If you are anything like the sample of computer industry veterans I told about my move last week, you just said, “What the heck is InfiniBand?” Let me explain what it is and why it is poised to fundamentally change the cloud computing.

Ethernet is the dominant network technology used in data centers today. Originally created during the Carter administration, it uses a hierarchical structure of LAN segments, which ultimately means that packets have exactly one path to traverse when moving from point A to point B anywhere in the network. InfiniBand, which is a popular 21st century technology in the supercomputing and high-performance computing (HPC) communities, uses a grid or mesh system that gives packets multiple paths from point A to point B. This key difference, among other nuances, gives InfiniBand a top speed of 80 Gbits/sec, resulting in a speed that is 80x faster than Amazon’s AWS 1Gbit/sec standard Ethernet connections.

What’s the big deal about InfiniBand?

“So what?” you may be thinking. “A faster cloud network is nice, but it doesn’t seem like THAT big a deal.”

Actually, it is a VERY big deal when you stop and think about how a cloud computing provider can take advantage of a network like this.

As founder and CMO Andreas Gauger put it to me during the interview process, virtualization is a game of Tetris in which you are trying to fit various sizes of Virtual Machines on top of physical hardware to maximize utilization. This is particularly critical for a public cloud provider. With InfiniBand, Profit Bricks can rearrange the pieces, and at 80 Gbits/sec, our hyper-visor can move a VM from one physical machine to another without the VM ever knowing. This helps us maximize the physical hardware and keep prices competitive, but it also means two other things for our customers:

  • You can provision any combination of CPU cores and RAM you want, up to and including the size of the full physical hardware we use
  • You can change the number of CPU cores or amount of RAM on-the-fly, live, without rebooting the VM

In a world where other public cloud providers force you into cookie cutter VM sizes in an attempt to simplify the game of Tetris for themselves, the first feature is obviously differentiating. But when most people hear the second one, their reaction is that it can’t possibly be true — it must be a lie. You can’t change virtual hardware on a VM without rebooting it, can you?

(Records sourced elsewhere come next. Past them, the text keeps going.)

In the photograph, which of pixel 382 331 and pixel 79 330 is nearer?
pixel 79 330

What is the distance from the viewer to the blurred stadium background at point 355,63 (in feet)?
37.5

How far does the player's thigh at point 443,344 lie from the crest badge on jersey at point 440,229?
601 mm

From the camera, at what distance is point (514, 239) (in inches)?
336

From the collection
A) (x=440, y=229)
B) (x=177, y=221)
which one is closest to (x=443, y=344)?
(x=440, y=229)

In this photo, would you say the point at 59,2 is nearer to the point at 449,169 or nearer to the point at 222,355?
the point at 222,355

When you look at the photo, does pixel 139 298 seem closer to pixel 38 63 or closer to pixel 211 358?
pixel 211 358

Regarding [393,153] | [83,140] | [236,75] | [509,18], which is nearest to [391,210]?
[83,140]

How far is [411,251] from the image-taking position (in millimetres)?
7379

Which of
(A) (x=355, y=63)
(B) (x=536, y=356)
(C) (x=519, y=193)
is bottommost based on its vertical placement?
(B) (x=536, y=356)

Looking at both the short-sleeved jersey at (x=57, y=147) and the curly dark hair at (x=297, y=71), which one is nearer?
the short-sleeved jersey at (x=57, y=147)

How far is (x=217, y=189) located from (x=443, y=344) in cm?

No way you can change CPU or RAM without rebooting a VM!

Do you suppose I’d check that out before leaving the only employer I’ve ever known in my adult life?

I spun up a VM, installed Apache, launched a load test from my desktop against the web server I just created, changed both the CPU Cores and RAM on the server instance, confirmed the change at the VM command line, and allowed the load test to end.  You know what the load test log showed?

Number of errors: 0.

The Apache web server never went down, despite the virtual hardware change, and handled HTTP requests every 40 milliseconds. I never even lost my remote login session. Whoa.

But wait, there’s more (and more to come)

Throw in the fact that the ProfitBricks block storage platform takes advantage of InfiBand to not only provide RAID 10 redundancy, but RAID 10 mirrored across two availability zones, and I was completely sold.  I realized that ProfitBricks founder, CTO, and CEO Achim Weiss took the data center efficiency knowledge that gave 1&1 a tremendous price advantage and combined it with supercomputing technology to create a cloud computing game-changer that his engineering team is just beginning to tap into. I can’t wait to see what they do with object storage, databases, and everything else that you’d expect from a fully IaaS offering. I had to be a part of that.

Simply put: ProfitBricks uses InfiniBand to enable Cloud Computing 2.0.

And that’s why, after 19 years, I left HP.